● **PROBLEM TO SOLVE**
Can you retype, character for character, the lines of the material below, from the line containing "What is the exact" through the final line, with both of those lines included?

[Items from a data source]
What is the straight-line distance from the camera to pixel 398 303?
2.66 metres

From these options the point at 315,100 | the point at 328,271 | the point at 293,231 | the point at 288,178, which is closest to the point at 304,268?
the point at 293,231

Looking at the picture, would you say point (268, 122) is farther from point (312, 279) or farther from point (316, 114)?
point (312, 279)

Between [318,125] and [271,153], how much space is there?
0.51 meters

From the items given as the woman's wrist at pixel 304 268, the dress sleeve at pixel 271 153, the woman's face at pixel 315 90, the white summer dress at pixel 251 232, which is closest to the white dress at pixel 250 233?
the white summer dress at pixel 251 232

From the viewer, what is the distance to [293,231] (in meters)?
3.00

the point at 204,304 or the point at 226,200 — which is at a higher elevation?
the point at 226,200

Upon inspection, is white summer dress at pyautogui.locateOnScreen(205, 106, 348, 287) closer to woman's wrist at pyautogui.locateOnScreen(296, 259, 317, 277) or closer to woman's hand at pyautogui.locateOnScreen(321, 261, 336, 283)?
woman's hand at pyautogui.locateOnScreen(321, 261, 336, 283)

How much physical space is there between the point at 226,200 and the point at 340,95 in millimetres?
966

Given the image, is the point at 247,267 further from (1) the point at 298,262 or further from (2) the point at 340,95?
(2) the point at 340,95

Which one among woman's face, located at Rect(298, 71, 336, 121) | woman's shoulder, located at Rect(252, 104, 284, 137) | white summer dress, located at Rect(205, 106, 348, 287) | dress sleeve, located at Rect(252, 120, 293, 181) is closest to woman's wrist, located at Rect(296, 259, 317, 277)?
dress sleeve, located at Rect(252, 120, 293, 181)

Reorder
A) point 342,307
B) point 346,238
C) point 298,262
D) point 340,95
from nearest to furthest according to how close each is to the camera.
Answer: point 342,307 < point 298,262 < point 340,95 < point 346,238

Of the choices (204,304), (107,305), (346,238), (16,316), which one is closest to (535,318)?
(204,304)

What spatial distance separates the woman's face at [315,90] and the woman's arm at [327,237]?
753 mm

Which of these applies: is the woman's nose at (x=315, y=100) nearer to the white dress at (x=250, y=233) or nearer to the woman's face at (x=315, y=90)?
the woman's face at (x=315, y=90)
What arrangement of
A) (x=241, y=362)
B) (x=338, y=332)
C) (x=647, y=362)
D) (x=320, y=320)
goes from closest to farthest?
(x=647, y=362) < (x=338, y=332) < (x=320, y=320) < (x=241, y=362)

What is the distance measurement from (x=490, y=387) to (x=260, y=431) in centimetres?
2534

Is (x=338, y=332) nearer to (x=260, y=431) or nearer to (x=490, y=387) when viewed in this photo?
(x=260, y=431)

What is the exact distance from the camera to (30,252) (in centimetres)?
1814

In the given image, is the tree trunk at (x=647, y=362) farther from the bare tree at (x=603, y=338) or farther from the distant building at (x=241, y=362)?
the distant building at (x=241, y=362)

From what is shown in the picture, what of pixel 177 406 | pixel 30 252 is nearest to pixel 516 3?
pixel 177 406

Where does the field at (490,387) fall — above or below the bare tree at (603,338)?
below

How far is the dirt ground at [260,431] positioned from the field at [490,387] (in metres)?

● **SOLUTION TO THIS PROBLEM**
What is the exact distance from the camera to (30,252) (in centimetres)?
1814

In the given image, is the tree trunk at (x=647, y=362) farther from the bare tree at (x=603, y=338) or farther from the distant building at (x=241, y=362)?
the distant building at (x=241, y=362)

From what is shown in the picture, what of pixel 177 406 | pixel 30 252 is nearest to pixel 516 3?
pixel 177 406

Where does the field at (490,387) fall — above or below the bare tree at (603,338)?
below

How far is the dirt ground at [260,431] positioned from the field at [490,387] (in metres)?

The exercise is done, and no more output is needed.